▶ **What to do**: In the entries below, begin at the line that has "HOW TO prepare", stop after the line that has "from Review Guide", and output those lines exactly with no pictures.

▶ **Material to process**:
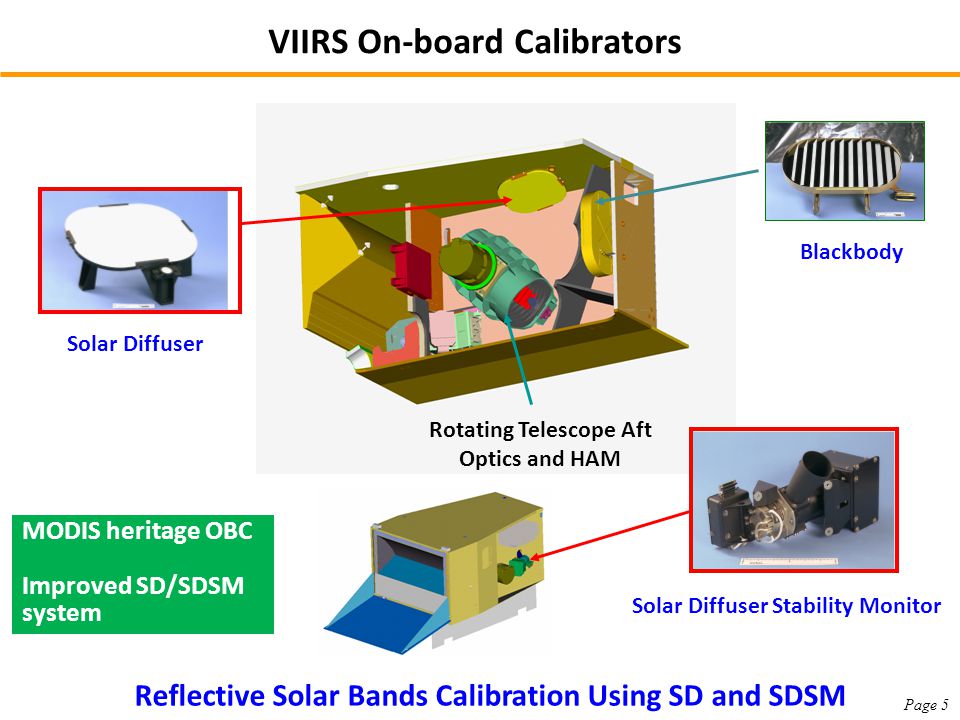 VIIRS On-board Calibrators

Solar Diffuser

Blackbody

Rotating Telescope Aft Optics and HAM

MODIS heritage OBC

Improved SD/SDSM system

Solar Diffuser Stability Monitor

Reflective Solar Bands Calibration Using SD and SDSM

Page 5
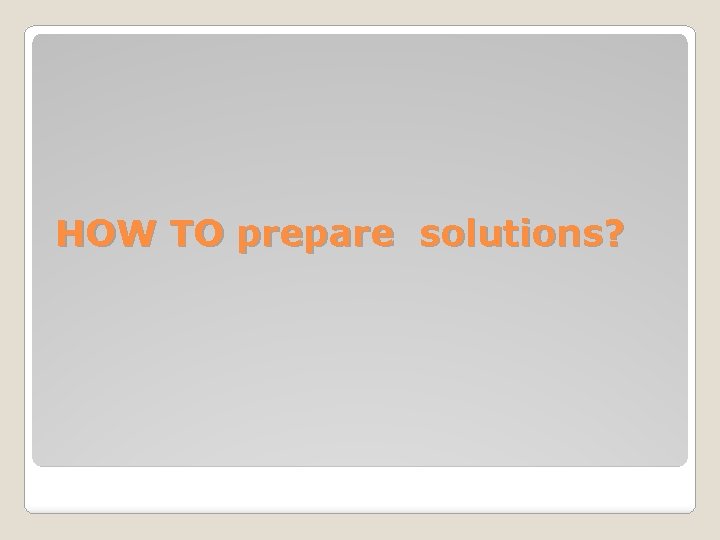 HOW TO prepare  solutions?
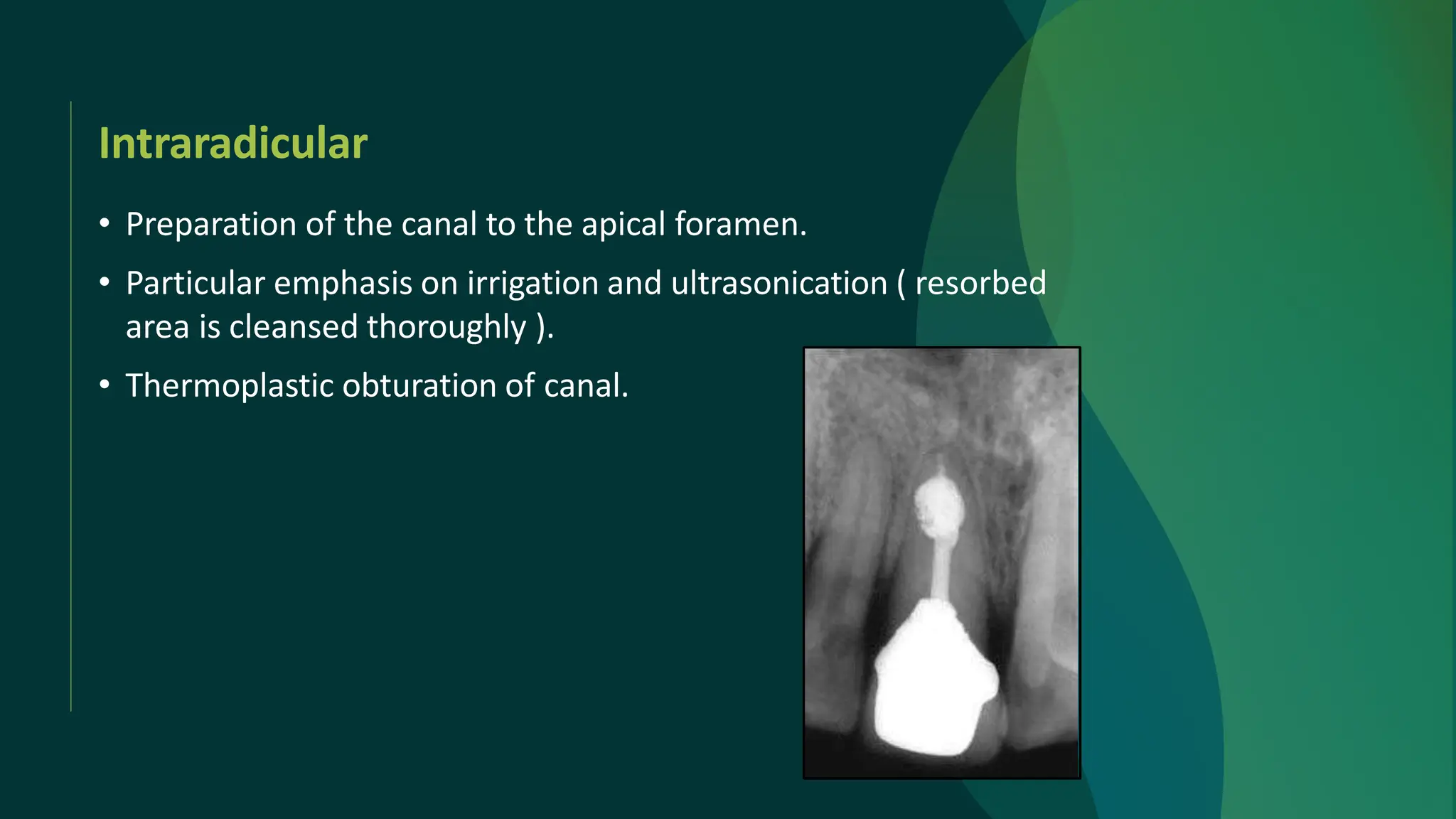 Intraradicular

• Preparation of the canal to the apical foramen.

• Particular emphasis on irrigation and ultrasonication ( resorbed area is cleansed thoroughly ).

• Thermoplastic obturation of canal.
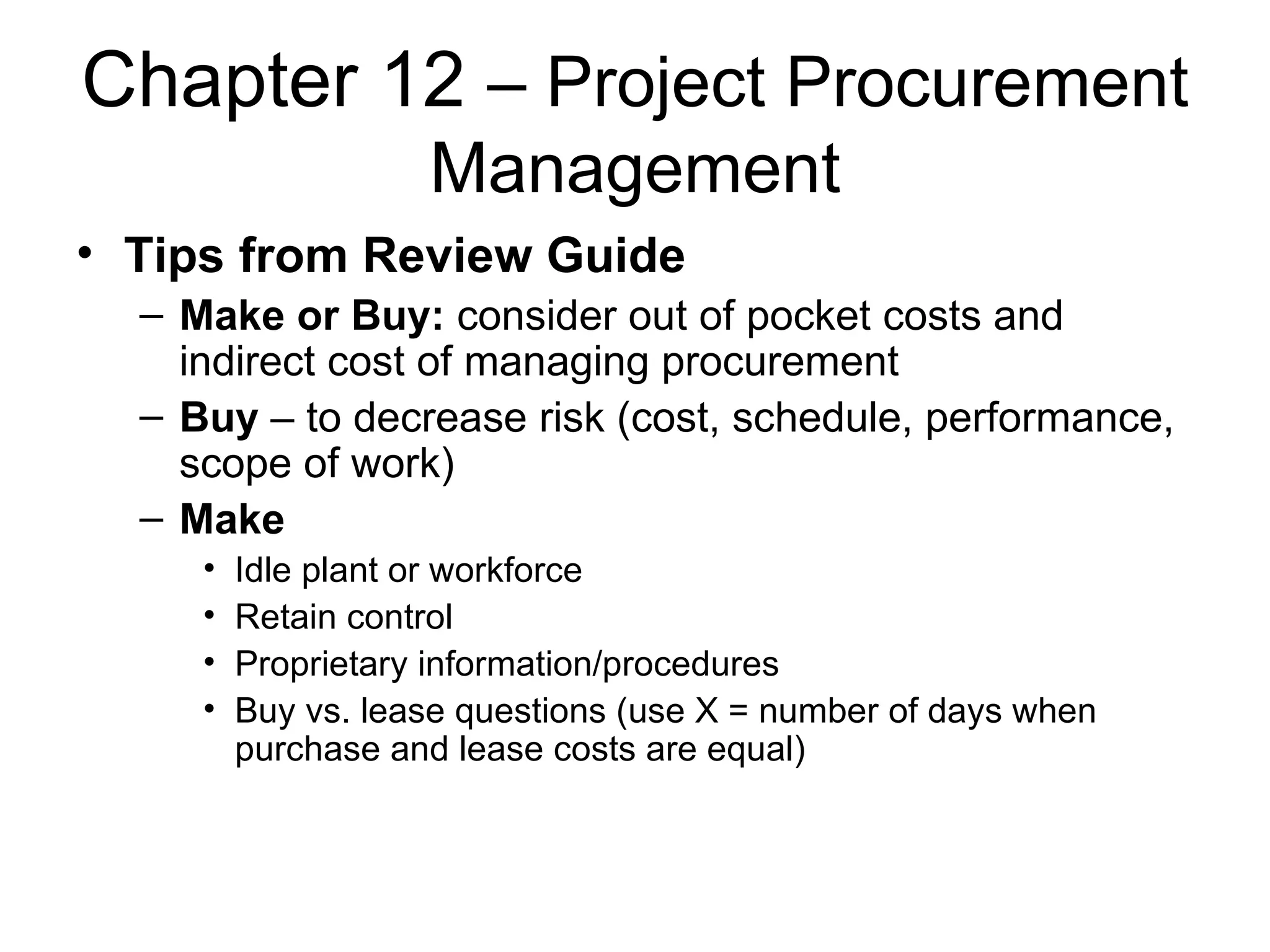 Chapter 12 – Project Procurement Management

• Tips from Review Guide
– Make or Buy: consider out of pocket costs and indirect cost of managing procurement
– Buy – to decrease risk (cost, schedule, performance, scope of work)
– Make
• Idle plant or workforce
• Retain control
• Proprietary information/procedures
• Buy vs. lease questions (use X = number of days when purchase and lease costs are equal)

---

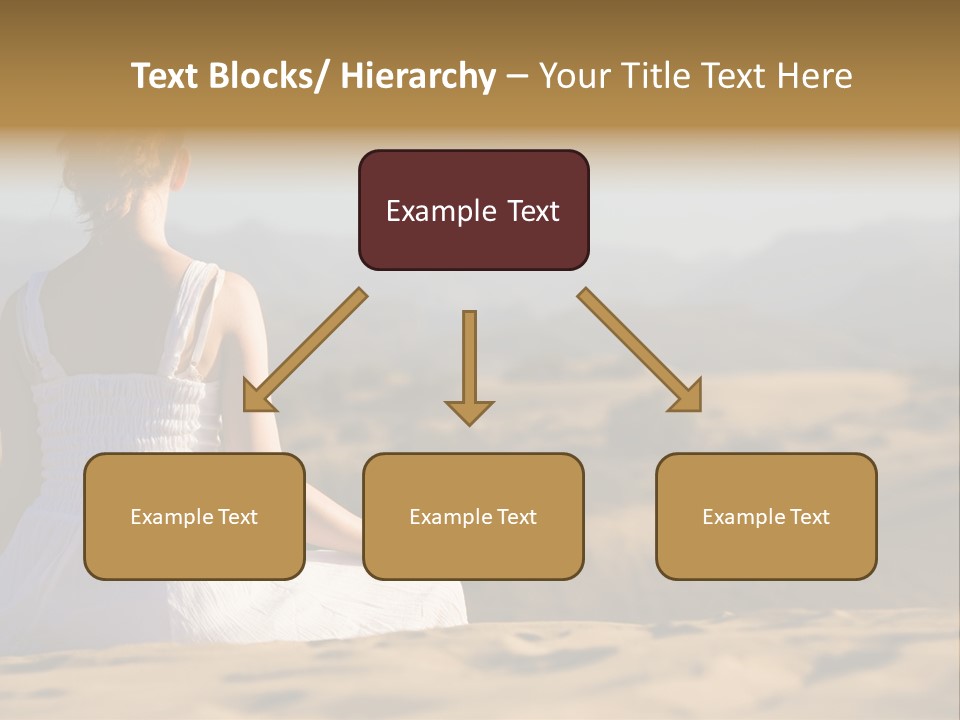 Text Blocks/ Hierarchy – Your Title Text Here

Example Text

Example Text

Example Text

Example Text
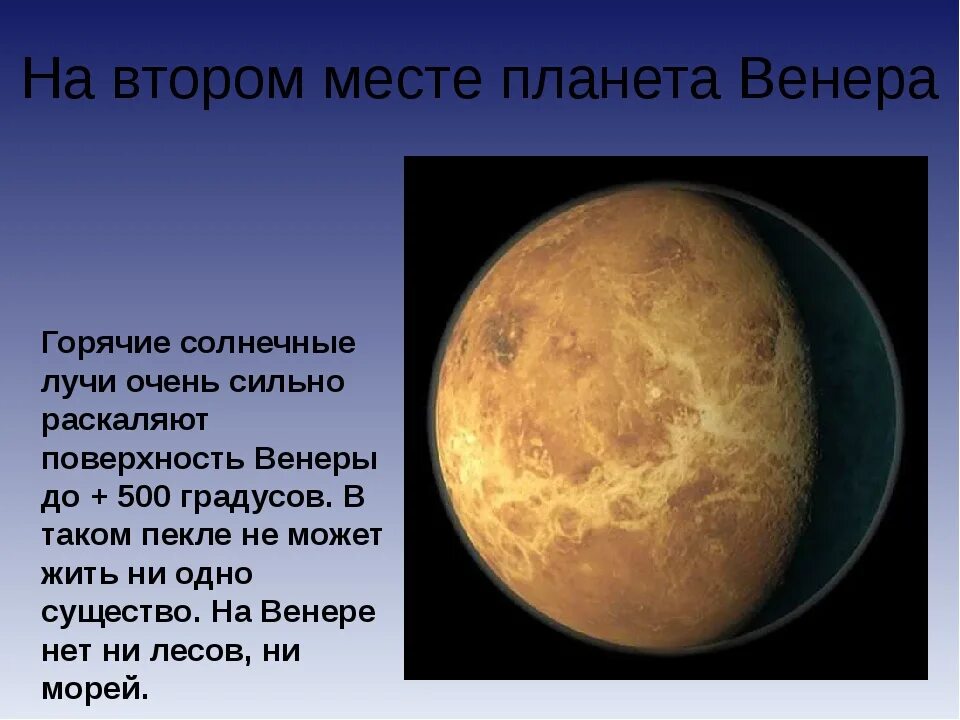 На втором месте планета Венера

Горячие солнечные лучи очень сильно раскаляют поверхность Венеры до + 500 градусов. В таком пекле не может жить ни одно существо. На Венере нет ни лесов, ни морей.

---

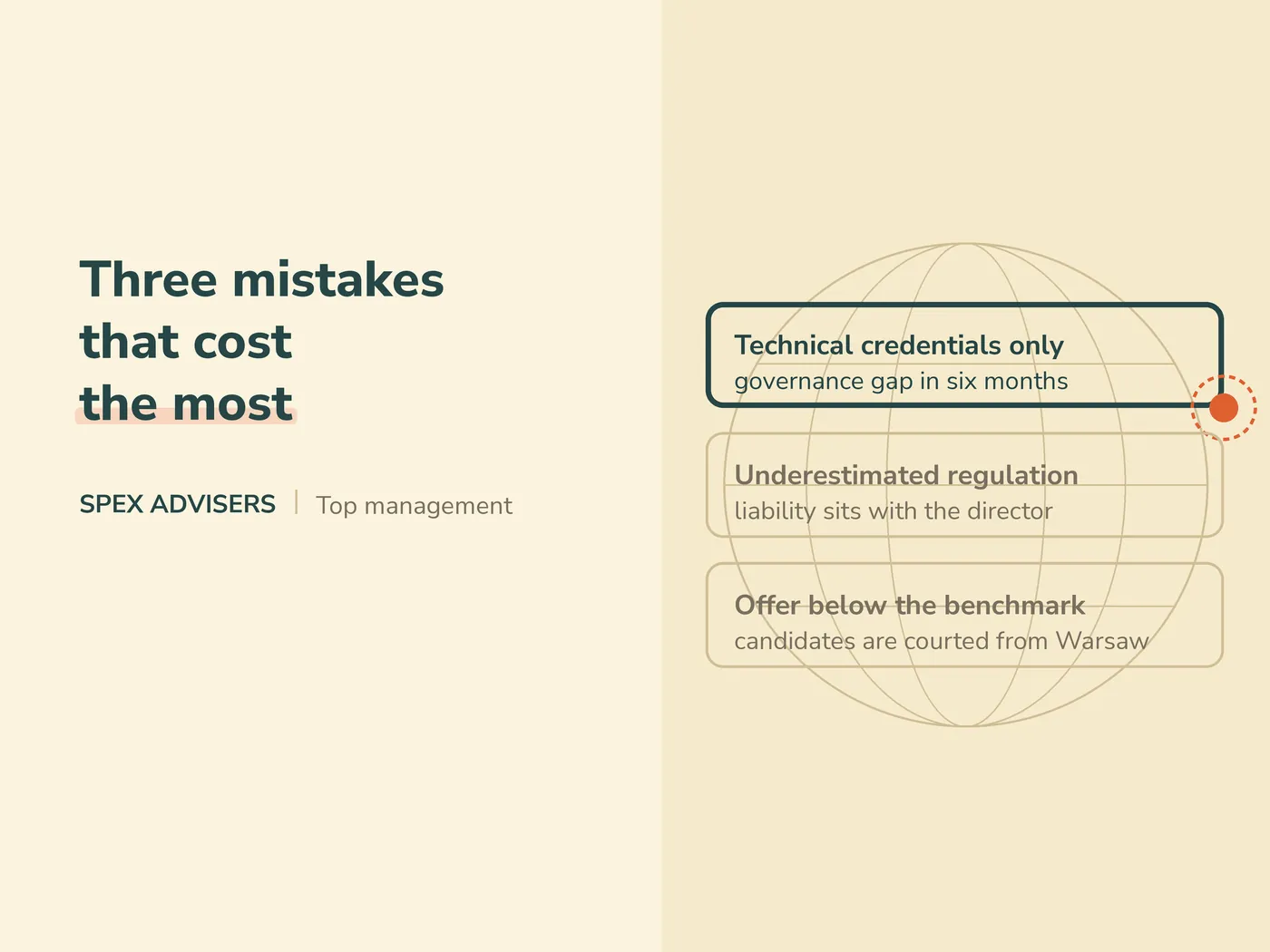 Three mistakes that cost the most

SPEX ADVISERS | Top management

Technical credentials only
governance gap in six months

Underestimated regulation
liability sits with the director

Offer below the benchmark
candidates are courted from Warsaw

▶ **Solution to the problem**:
 HOW TO prepare  solutions?
 Intraradicular

• Preparation of the canal to the apical foramen.

• Particular emphasis on irrigation and ultrasonication ( resorbed area is cleansed thoroughly ).

• Thermoplastic obturation of canal.
 Chapter 12 – Project Procurement Management

• Tips from Review Guide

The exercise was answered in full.